Client-Side Failover

Using client-side failover, an NFS client can switch to another server if the server supporting a replicated file system becomes unavailable. The file system can become unavailable if the server it is connected to crashes, if the server is overloaded or if there is a network fault. The failover, under these conditions, will normally be transparent to the user. Once established the failover can occur at any time without disrupting the processes running on the client.

Failover requires that the file system be mounted read-only. The file systems must be identical for the failover to occur successfully. See "What Is a Replicated File System?" for a description of what makes a file system identical. A static file system or one that is not changed often is the best candidate for failover.

You can not use file systems that are mounted using cachefs with failover. Extra information is stored for each cachefs file system. This information can not be updated during failover, so only one of these two features may be used when mounting a file system.

The number of replicas that need to be established for each file system depends on many factors. In general, it is better to have a couple of servers, each supporting multiple subnets rather than have a unique server on each subnet.

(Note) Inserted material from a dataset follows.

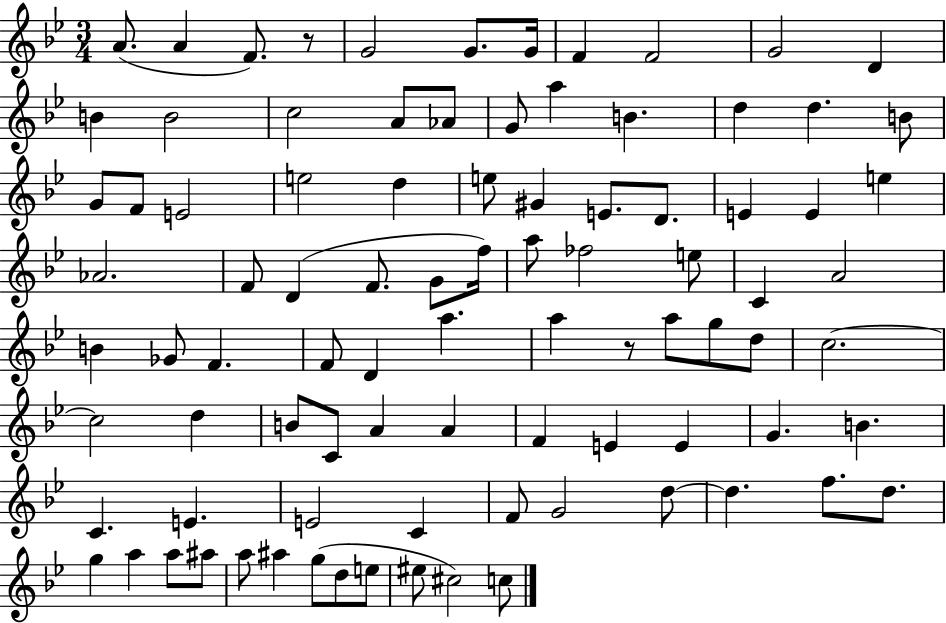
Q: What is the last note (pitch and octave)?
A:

The process requires checking of each server in the list, so the more servers that are listed the slower each mount will be.

Failover Terminology

To fully comprehend the process, two terms need to be understood.

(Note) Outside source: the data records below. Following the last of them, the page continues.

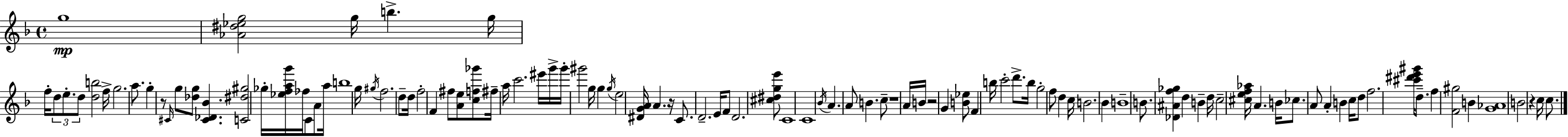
{
  \clef treble
  \time 4/4
  \defaultTimeSignature
  \key d \minor
  g''1\mp | <aes' dis'' ees'' g''>2 g''16 b''4.-> g''16 | f''16-. \tuplet 3/2 { d''8 e''8.-. d''8 } <d'' b''>2 | f''16-> g''2. a''8. | \break g''4-. r8 \grace { cis'16 } g''8 <des'' g''>8 <cis' des' bes'>4. | <c' dis'' gis''>2 ges''16-. <ees'' f'' a'' g'''>16 fes''16 c'8 a'8 | a''16 b''1 | g''16 \acciaccatura { gis''16 } f''2. d''8-- | \break d''16 f''2-. f'4 fis''8 | <a' e''>8 <c'' f'' ges'''>8 fis''16-- a''16 c'''2. | eis'''16 g'''16-> g'''16-. gis'''2 g''16 g''4 | \acciaccatura { g''16 } e''2 <dis' g' a'>16 a'4. | \break r16 c'8. d'2.-- | e'16 f'8 d'2. | <cis'' dis'' g'' e'''>8 c'1 | c'1 | \break \acciaccatura { bes'16 } a'4. a'8 b'4. | c''8-- r1 | a'16 b'16 r2 g'4 | <b' ees''>8 f'4 b''16 c'''2-. | \break d'''8.-> b''16 g''2-. f''8 d''4 | c''16 b'2. | bes'4 b'1-- | b'8. <des' ais' f'' ges''>4 d''4 b'4-- | \break d''16 c''2-- <cis'' e'' f'' aes''>16 a'4. | b'16 ces''8. a'8 a'4-. b'4 | c''16 d''8 f''2. | <cis''' dis''' e''' gis'''>16 d''8.-- f''4 <f' gis''>2 | \break b'4 <g' aes'>1 | b'2 r4 | c''16 c''8. \bar "|."
}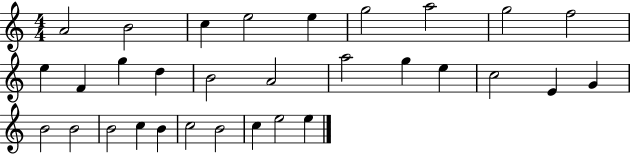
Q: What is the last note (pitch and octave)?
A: E5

failover - Selecting a server from a list of servers supporting a replicated file system. Normally, the next server in the sorted list is used, unless it fails to respond.
remap - Making use of a new server. Through normal use, the clients store the path name for each active file on the remote file system. During the remap, these path names are evaluated to locate the files on the new server.

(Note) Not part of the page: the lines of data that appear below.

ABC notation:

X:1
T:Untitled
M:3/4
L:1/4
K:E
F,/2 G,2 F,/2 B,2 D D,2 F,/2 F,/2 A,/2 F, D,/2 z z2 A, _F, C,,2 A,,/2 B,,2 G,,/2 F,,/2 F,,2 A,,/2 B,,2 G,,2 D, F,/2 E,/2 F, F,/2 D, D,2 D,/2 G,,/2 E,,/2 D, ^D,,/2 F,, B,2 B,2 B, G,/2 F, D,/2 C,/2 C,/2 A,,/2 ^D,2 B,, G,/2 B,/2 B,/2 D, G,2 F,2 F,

What Is a Replicated File System?

For the purposes of failover, a file system may be called a replica when each file is the same size and has the same vnode type as the original file system. Permissions, creation dates, and other file attributes are not considered. If the file size or vnode types are different, then the remap will fail and the process will hang until the old server becomes available.

You can maintain a replicated file system using rdist, cpio, or other file transfer mechanisms. Because updating the replicated file systems will cause inconsistency, follow these suggestions for best results:

Rename the old version of the file before installing a new one.
Run the updates at night when client usage is low.
Keep the updates small.
Minimize the number of copies.

Failover and NFS Locking

Some software packages require read locks on files. To prevent these products from breaking, read locks on read-only file systems are allowed, but are visible to the client side only. The locks will persist through a remap because the server doesn't "know" about them. Because the files should not be changing, you do not need to lock the file on the server side.